■ **TESTO FORNITO**:
────────
La Stampa, 13 aprile 2025
Intervista a Graydon Carter
Graydon Carter ha lanciato la sua newsletter digitale Air Mail nel 2019, dopo aver diretto per 25 anni Vanity Fair, esperienza che ha raccontato nel libro When the Going Was Good.
Lei ha passato la giovinezza a Trenton, Ontario, come è stata?
«Il Canada è molto freddo, la mia vita era sciare e giocare a hockey, sport molto amato anche da mio padre. Crescere in Canada ti tempra, perché se riesci a giocare a hockey a meno 30 tutto il resto sembra facile».
Si sente ancora canadese?
«Sì, oggi più che mai. I canadesi sapranno tenere testa a Trump. A loro piace essere chi sono, e sono pronti a combattere per non far parte degli Usa. Non so da dove venga fuori questa idea, se non dalla mente febbricitante di Trump, non conosco nessun altro americano che ne avesse mai parlato, e vivo in America da quasi mezzo secolo».
Capisce cosa sta succedendo negli Usa?
────────
■ **ESTRATTO DEI DATI**:
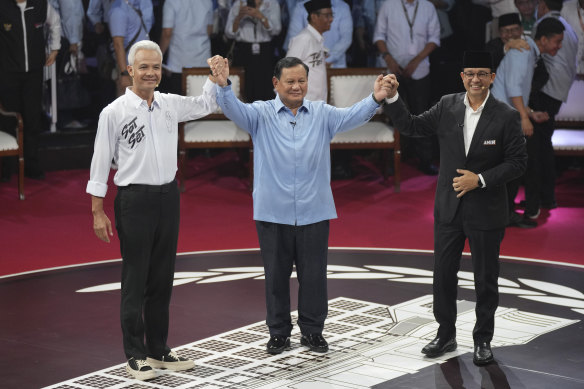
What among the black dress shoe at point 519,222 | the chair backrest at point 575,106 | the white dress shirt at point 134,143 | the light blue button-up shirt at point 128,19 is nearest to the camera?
────────
■ **CONSEGNA**: Secondo l'intervista a Graydon Carter, per quanti anni ha diretto Vanity Fair prima di lanciare Air Mail?

■ **ESERCIZIO SVOLTO**: Per 25 anni.